TEXTE:
┌──
Seize pays s’apprêtent à passer dès lundi l’examen périodique universel (UPR). Inquiétudes chez les premiers à essuyer les plâtres de cette toute nouvelle procédure. En tête de liste, le Bahreïn se présente avec une délégation de 27 personnes.

Carole Vann / Tribune des droits humains - Pour la première fois dans l’histoire de l’ONU, les pays membres vont être examinés chacun à son tour sur le respect des droits humains chez eux.

La session inaugurale de cet examen périodique universel (UPR), la grande nouveauté du Conseil des droits de l’homme, démarre ce lundi. Durant deux semaines, seize délégations – Bahreïn, Equateur, Tunisie, Maroc, Indonésie, Finlande, Royaume-Uni, Inde, Brésil, Philippines, Algérie, Pologne, Pays-Bas, Afrique du Sud, République tchèque et Argentine – vont être passés au peigne fin par les 47 membres du Conseil. Une troïka composée de diplomates de trois pays tirés au sort est chargée de faciliter chaque examen et d’établir le rapport sur le pays examiné.

Or ces derniers jours, un vent de panique a soufflé au sein de l’ONU. Alors que ce nouvel exercice est censé pallier aux déficiences de l’ancienne Commission des droits de l’homme, en mettant tout le monde sur un pied d’égalité, une grande confusion règne en réalité sur la marche à suivre.

Ainsi vendredi, le président du Conseil des droits de l’homme, Doru Costea, trouvait à son réveil une lettre signée par les groupes des pays africains, arabes et de l’Organisation de la conférence islamique, demandant que chaque étape de la procédure soit verrouillée à l’avance et surtout interdisant que les séances – pourtant publiques – soient filmées.

Une réunion d’urgence a alors été convoquée. Il a fallu rappeler que les archives filmées constituent un outil de travail capital pour les petits pays qui n’ont pas les moyens de dépêcher des diplomates sur place.

Quant à la procédure, Doru Costea a expliqué qu’il était impossible de tout prévoir à l’avance et qu’il faudrait un à deux ans que ce nouvel examen trouve ses marques. Mais plusieurs ONG voyaient dans ces débats houleux une nouvelle tentative de certains pays, ceux-là même qui voulaient supprimer les rapporteurs spéciaux, d’affaiblir tout ce qui ressemble à un examen de droits de l’homme chez eux.
└──
DONNÉES FOURNIES:
┌──
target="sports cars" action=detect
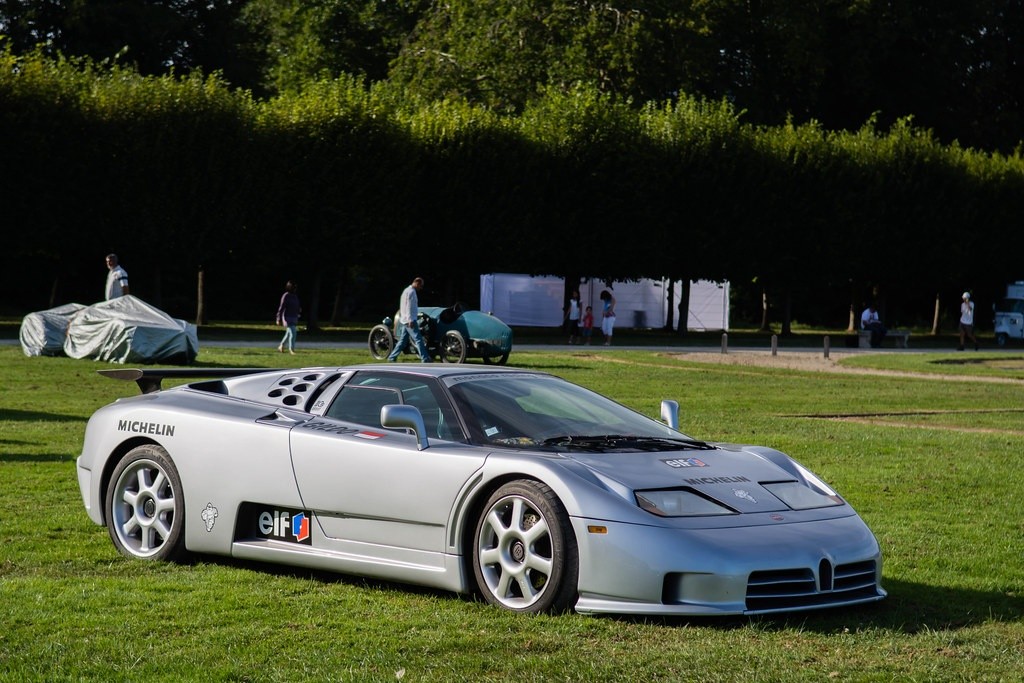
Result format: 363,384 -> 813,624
75,363 -> 889,621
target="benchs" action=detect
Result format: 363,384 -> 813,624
858,330 -> 911,348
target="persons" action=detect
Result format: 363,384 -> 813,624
861,303 -> 887,347
105,254 -> 129,301
565,290 -> 593,345
958,292 -> 981,350
600,290 -> 617,344
386,277 -> 434,362
277,280 -> 302,354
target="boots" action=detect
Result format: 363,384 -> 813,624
575,337 -> 580,344
568,335 -> 573,343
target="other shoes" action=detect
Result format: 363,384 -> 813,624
974,344 -> 978,350
584,342 -> 591,346
278,344 -> 285,353
289,348 -> 296,355
602,342 -> 610,346
958,346 -> 964,350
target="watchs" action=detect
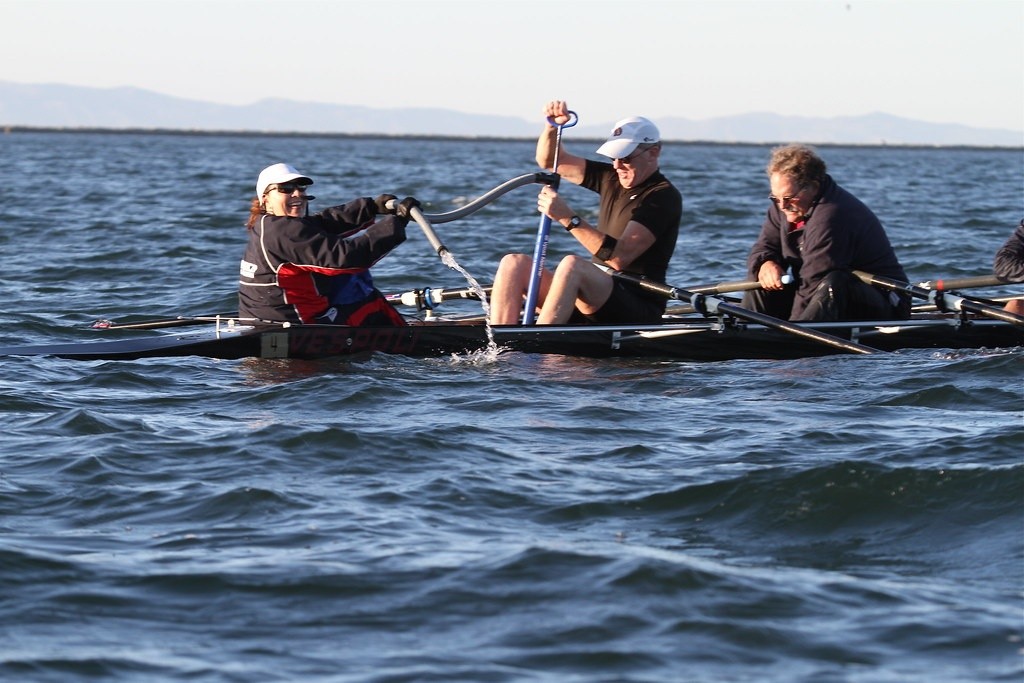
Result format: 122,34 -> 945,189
563,216 -> 581,231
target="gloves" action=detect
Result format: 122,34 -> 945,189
395,196 -> 424,228
374,193 -> 398,214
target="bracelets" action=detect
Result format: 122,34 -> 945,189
593,234 -> 618,261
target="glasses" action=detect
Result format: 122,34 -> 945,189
610,145 -> 658,163
264,181 -> 308,196
768,181 -> 810,204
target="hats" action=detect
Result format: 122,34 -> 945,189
596,116 -> 660,159
257,163 -> 314,202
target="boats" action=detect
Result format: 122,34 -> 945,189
0,286 -> 1024,362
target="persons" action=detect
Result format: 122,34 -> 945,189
489,100 -> 683,327
739,145 -> 912,323
993,218 -> 1024,316
238,162 -> 424,328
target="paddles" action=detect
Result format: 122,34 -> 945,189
905,276 -> 1024,291
671,271 -> 796,294
592,262 -> 881,354
90,285 -> 493,331
851,270 -> 1024,326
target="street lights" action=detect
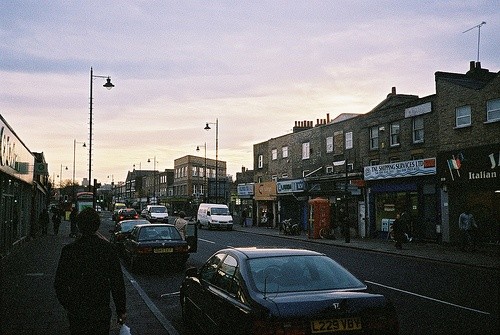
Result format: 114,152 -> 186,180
147,155 -> 156,206
86,66 -> 115,191
107,174 -> 114,199
73,139 -> 87,186
204,118 -> 219,203
133,161 -> 143,190
195,142 -> 207,203
53,172 -> 60,189
60,164 -> 69,189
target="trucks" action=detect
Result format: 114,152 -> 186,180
146,205 -> 169,223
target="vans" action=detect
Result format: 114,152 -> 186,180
96,206 -> 101,213
197,203 -> 234,231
└──
ÉNONCÉ DU PROBLÈME: D'après le texte, de combien de personnes se compose la délégation avec laquelle le Bahreïn se présente ?

RÉSULTAT CI-DESSOUS: Elle se compose de 27 personnes.